YOUR OBJECTIVE: Report each line of the items below that contains the string "millimetres", treating uppercase and lowercase letters as different.

EXERCISE DATA:

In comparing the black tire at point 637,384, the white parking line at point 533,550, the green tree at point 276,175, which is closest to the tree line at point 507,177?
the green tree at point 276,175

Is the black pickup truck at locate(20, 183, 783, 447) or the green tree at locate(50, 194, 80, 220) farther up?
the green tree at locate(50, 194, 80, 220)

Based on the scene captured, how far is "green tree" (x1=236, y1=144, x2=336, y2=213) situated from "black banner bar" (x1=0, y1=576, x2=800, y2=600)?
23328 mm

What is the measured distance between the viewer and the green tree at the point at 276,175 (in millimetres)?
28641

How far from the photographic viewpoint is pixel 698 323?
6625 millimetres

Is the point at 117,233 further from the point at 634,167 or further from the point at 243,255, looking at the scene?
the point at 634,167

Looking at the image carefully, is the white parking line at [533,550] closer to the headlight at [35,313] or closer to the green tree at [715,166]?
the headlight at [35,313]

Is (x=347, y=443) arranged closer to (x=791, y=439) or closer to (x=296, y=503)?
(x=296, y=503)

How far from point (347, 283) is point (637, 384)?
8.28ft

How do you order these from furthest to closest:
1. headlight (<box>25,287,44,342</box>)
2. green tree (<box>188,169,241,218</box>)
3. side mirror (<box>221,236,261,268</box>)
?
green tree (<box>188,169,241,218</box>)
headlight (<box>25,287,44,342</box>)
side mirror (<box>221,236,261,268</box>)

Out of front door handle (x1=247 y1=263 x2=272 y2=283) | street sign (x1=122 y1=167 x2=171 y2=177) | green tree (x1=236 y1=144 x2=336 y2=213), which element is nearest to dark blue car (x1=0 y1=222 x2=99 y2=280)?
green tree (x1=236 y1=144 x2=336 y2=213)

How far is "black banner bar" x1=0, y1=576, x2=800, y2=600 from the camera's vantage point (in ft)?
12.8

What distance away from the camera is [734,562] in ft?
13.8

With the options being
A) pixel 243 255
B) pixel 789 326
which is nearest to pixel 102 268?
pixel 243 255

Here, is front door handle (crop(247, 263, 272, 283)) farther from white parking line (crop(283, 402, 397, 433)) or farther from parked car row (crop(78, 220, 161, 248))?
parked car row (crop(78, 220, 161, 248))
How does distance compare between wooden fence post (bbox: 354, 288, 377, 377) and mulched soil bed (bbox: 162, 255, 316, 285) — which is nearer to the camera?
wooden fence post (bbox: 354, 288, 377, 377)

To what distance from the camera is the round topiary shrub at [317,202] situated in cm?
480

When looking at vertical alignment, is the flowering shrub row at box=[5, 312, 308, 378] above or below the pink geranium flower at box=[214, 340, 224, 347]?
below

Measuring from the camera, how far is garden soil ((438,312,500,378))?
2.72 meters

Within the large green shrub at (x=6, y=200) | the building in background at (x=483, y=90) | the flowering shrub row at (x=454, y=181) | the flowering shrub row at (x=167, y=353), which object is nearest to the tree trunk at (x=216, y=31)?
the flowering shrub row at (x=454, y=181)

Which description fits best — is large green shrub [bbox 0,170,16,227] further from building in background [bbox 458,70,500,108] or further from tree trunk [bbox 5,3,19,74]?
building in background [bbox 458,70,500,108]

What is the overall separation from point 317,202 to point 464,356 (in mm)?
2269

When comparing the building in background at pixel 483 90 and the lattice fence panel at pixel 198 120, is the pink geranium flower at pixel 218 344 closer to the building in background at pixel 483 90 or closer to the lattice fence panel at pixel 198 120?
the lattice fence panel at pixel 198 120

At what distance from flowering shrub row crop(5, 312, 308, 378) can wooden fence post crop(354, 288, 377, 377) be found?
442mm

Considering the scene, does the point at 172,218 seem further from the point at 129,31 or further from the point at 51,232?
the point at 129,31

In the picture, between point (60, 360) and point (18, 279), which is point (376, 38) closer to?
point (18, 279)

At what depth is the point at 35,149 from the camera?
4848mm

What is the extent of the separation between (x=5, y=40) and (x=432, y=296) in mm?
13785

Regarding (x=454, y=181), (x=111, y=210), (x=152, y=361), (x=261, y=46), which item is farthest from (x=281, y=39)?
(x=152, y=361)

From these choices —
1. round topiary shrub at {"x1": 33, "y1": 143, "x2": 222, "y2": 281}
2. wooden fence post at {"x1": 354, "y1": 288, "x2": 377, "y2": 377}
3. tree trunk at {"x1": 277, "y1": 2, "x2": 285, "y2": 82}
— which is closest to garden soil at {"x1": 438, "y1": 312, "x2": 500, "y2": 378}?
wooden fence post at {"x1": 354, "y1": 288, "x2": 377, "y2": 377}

==

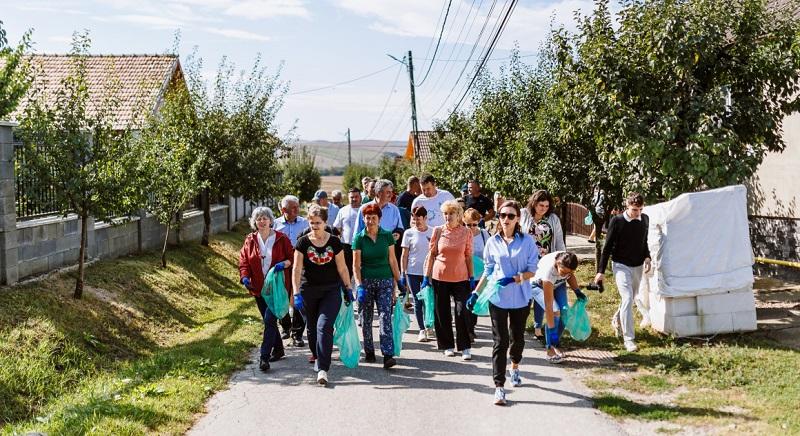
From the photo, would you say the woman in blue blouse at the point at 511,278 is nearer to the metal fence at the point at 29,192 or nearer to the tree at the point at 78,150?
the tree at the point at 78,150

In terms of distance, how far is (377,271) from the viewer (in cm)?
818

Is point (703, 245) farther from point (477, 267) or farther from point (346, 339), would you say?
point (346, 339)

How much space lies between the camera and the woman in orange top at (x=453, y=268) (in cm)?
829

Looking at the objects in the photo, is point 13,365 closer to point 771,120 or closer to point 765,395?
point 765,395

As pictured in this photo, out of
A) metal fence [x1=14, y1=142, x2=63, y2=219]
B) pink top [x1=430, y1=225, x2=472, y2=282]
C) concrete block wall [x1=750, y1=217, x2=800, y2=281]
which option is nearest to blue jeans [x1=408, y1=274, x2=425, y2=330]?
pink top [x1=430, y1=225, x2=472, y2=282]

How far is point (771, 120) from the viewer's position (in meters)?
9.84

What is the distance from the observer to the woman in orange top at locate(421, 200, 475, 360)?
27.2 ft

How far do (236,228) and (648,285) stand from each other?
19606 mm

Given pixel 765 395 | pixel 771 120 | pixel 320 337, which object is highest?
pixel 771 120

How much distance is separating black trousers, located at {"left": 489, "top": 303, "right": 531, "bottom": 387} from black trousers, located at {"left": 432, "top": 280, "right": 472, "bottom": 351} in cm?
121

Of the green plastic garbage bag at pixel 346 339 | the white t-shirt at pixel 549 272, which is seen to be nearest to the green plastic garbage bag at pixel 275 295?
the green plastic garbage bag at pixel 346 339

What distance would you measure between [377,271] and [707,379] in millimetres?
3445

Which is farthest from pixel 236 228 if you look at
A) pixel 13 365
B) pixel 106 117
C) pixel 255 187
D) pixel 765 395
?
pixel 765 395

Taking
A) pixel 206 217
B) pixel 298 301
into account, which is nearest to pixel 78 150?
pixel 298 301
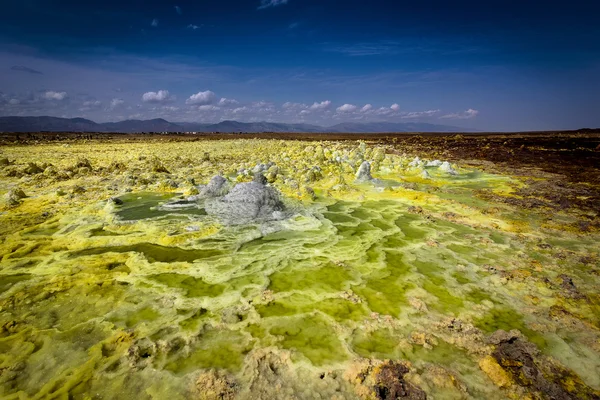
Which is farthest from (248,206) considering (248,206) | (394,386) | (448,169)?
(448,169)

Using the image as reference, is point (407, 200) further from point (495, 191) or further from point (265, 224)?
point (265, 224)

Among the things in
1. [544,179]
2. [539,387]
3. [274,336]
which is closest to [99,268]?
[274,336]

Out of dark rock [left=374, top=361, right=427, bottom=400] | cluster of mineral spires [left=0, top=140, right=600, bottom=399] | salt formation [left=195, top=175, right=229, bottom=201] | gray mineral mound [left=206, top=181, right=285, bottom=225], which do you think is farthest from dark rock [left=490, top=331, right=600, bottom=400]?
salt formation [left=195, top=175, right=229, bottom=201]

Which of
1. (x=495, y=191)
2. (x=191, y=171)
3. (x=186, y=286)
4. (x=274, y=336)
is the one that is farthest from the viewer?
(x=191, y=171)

SOLUTION TO THIS PROBLEM:
What is the measured distance between the viewer and the green tree at the point at 276,175 (in millimetres)?
6625 millimetres
What distance would you measure between [377,271] and [707,379] in millimetres?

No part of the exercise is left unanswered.